* [TASK TO CARRY OUT]: Only the lines from the one containing "What is the distance that" through the last line below should be written out, exactly and with both ends kept.

═══ GIVEN DATA ═══

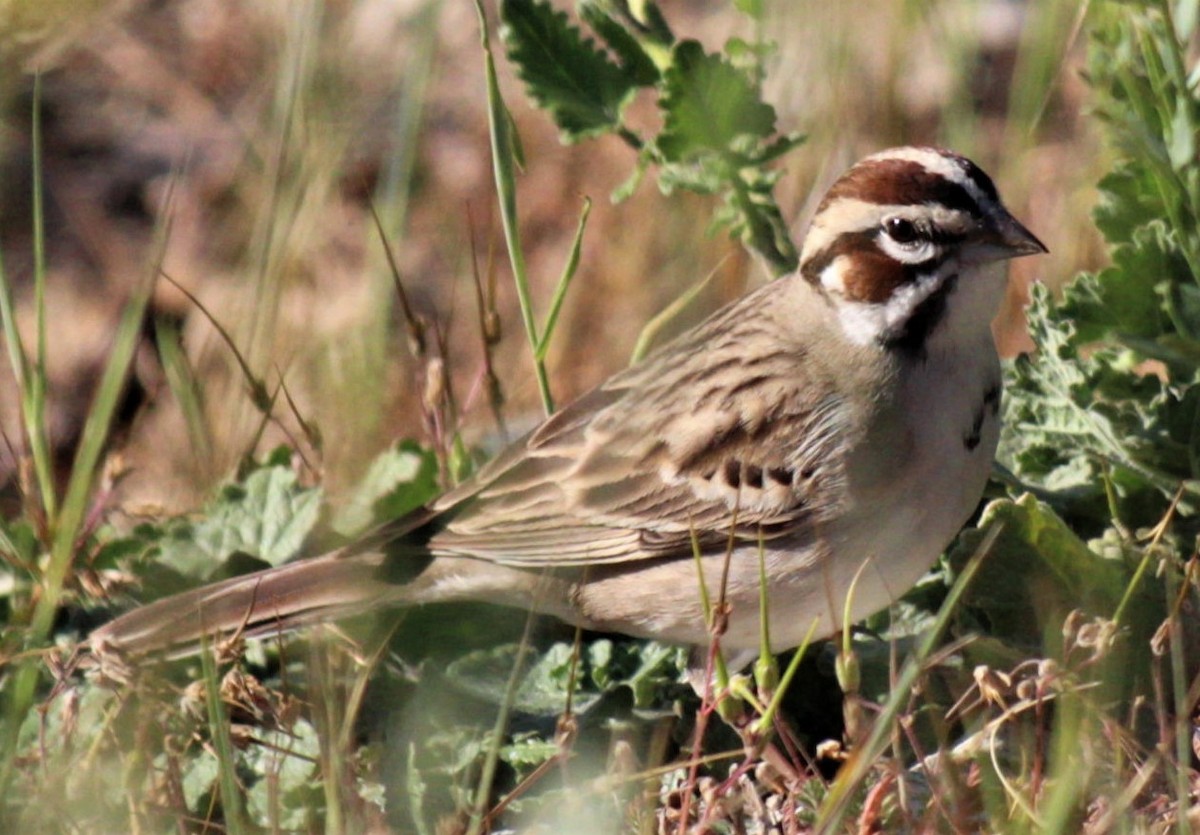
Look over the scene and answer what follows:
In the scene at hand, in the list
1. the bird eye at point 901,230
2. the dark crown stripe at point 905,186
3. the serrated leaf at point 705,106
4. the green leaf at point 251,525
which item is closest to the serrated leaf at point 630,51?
the serrated leaf at point 705,106

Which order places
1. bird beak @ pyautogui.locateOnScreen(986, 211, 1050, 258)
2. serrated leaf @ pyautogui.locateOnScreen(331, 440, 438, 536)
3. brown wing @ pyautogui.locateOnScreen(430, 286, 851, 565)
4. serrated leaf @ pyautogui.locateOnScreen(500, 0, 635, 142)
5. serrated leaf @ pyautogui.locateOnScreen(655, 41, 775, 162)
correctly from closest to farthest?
1. bird beak @ pyautogui.locateOnScreen(986, 211, 1050, 258)
2. brown wing @ pyautogui.locateOnScreen(430, 286, 851, 565)
3. serrated leaf @ pyautogui.locateOnScreen(655, 41, 775, 162)
4. serrated leaf @ pyautogui.locateOnScreen(500, 0, 635, 142)
5. serrated leaf @ pyautogui.locateOnScreen(331, 440, 438, 536)

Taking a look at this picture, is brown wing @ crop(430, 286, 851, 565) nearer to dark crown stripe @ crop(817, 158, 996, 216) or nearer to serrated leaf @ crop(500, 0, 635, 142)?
dark crown stripe @ crop(817, 158, 996, 216)

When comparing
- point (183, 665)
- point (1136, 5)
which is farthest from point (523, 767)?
point (1136, 5)

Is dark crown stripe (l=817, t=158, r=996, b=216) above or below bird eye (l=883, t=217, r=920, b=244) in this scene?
above

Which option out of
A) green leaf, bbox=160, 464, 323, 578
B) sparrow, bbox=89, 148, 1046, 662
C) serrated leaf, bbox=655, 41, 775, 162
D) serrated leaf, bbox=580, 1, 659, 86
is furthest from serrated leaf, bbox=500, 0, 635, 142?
green leaf, bbox=160, 464, 323, 578

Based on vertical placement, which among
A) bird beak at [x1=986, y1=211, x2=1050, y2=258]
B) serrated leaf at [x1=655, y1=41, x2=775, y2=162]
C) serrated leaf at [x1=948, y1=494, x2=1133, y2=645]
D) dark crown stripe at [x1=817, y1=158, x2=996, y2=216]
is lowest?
serrated leaf at [x1=948, y1=494, x2=1133, y2=645]

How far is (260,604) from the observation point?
3.53 m

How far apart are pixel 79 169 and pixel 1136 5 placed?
4.10 meters

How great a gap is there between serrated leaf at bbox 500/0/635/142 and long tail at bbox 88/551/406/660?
103 centimetres

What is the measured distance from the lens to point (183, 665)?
3.62 m

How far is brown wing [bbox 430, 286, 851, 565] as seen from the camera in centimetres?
344

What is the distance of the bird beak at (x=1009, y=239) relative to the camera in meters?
3.21

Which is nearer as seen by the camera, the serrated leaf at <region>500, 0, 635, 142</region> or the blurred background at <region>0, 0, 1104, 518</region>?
the serrated leaf at <region>500, 0, 635, 142</region>

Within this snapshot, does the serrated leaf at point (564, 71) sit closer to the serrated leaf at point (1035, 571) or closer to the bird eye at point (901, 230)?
the bird eye at point (901, 230)
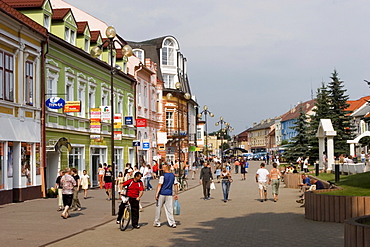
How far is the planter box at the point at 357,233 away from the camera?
855cm

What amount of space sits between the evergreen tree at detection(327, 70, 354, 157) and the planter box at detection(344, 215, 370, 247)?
50.2 m

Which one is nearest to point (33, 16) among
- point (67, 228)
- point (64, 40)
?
point (64, 40)

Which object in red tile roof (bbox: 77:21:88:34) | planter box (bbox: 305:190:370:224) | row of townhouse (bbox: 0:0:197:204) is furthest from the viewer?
red tile roof (bbox: 77:21:88:34)

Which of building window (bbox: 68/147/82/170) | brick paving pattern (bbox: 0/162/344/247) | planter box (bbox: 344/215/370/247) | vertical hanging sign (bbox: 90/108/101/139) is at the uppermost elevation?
vertical hanging sign (bbox: 90/108/101/139)

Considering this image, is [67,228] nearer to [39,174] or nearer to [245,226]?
[245,226]

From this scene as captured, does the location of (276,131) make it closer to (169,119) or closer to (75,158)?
(169,119)

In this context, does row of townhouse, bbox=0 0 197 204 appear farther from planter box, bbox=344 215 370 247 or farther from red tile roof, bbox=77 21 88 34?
planter box, bbox=344 215 370 247

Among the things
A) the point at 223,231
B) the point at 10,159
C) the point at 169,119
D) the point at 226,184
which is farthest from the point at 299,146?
the point at 223,231

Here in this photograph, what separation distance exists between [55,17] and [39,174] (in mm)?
9204

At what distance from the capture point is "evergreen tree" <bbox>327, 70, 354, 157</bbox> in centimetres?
5922

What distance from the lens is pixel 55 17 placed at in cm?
3111

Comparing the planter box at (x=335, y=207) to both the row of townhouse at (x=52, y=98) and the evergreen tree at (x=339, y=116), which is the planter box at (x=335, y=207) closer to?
the row of townhouse at (x=52, y=98)

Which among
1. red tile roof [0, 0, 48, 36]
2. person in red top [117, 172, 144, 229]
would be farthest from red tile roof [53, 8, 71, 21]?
person in red top [117, 172, 144, 229]

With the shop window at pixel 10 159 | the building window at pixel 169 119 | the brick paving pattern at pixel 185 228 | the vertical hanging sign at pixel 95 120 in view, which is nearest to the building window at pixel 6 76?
the shop window at pixel 10 159
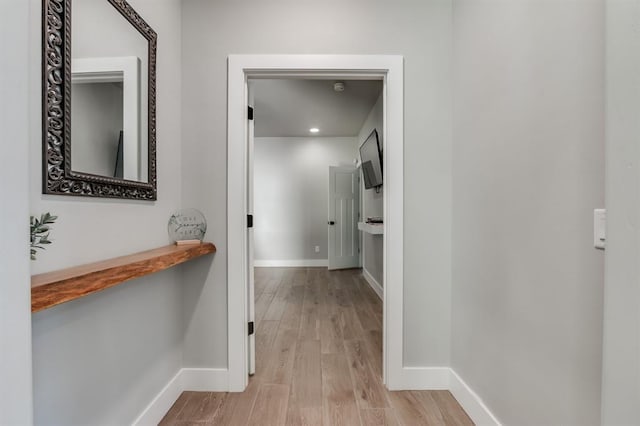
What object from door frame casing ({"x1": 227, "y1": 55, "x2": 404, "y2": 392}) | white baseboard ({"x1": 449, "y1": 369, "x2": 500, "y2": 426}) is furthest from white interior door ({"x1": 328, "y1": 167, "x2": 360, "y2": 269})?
white baseboard ({"x1": 449, "y1": 369, "x2": 500, "y2": 426})

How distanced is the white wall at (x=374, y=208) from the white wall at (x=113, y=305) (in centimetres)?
243

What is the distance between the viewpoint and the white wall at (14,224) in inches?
18.1

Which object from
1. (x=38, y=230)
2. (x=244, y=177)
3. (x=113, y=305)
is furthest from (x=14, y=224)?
(x=244, y=177)

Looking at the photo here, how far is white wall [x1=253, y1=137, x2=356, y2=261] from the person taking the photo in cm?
585

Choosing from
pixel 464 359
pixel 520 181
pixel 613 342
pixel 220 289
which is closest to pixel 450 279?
pixel 464 359

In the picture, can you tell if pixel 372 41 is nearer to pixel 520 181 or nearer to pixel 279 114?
pixel 520 181

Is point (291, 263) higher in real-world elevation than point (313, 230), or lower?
lower

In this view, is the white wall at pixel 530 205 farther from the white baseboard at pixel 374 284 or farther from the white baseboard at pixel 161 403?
the white baseboard at pixel 374 284

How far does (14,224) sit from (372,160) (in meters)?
3.89

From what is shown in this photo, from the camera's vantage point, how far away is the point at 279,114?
14.8 feet

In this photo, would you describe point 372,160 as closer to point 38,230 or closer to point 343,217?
point 343,217

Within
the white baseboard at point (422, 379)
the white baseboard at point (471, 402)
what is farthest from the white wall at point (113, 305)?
the white baseboard at point (471, 402)

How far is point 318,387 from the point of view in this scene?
183 cm

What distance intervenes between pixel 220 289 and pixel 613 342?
1718 mm
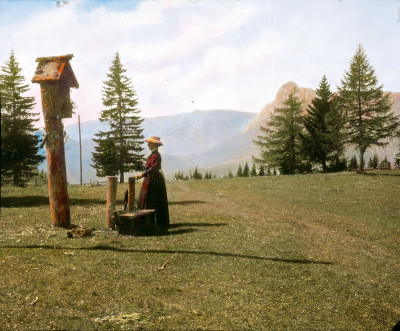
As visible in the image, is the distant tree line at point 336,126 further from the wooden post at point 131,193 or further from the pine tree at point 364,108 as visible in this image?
the wooden post at point 131,193

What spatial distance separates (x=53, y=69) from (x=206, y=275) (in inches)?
312

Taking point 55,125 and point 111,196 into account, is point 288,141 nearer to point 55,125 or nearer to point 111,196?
point 111,196

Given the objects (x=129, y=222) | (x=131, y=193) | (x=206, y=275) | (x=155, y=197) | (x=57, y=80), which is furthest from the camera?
(x=131, y=193)

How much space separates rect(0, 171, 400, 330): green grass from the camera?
207 inches

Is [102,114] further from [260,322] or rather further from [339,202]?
[260,322]

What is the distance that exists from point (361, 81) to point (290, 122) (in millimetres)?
11830

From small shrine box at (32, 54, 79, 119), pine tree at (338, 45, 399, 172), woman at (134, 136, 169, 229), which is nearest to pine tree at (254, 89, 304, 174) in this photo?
pine tree at (338, 45, 399, 172)

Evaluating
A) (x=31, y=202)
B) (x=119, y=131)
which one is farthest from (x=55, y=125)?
(x=119, y=131)

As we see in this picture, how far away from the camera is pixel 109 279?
667cm

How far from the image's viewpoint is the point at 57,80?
10844 mm

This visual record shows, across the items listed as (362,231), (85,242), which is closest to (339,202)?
(362,231)

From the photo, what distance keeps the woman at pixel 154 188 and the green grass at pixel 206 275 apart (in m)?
0.80

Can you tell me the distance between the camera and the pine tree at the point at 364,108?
35.5 metres

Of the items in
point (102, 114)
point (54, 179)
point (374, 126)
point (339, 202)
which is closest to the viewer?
point (54, 179)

═══

* [REPLY]:
What is the distance that exists from point (361, 81) to point (290, 122) (in millimetres)?
11830

From small shrine box at (32, 54, 79, 119), pine tree at (338, 45, 399, 172), woman at (134, 136, 169, 229), which is nearest to pine tree at (254, 89, 304, 174) in this photo?
pine tree at (338, 45, 399, 172)

Evaluating
A) (x=31, y=202)
B) (x=119, y=131)
which one is farthest from (x=55, y=125)?
(x=119, y=131)

As we see in this picture, how far away from the camera is pixel 109 279?
667cm

How far from the image's viewpoint is the point at 57,80?
10844 mm

This visual record shows, across the items listed as (362,231), (85,242), which is closest to (339,202)?
(362,231)

From the photo, what distance keeps the woman at pixel 154 188 and the green grass at pixel 206 275 apart (in m)?
0.80

Can you tell me the distance between the camera and the pine tree at the point at 364,108?
35.5 metres

Of the items in
point (102, 114)
point (54, 179)
point (374, 126)
point (339, 202)
which is closest to the viewer?
point (54, 179)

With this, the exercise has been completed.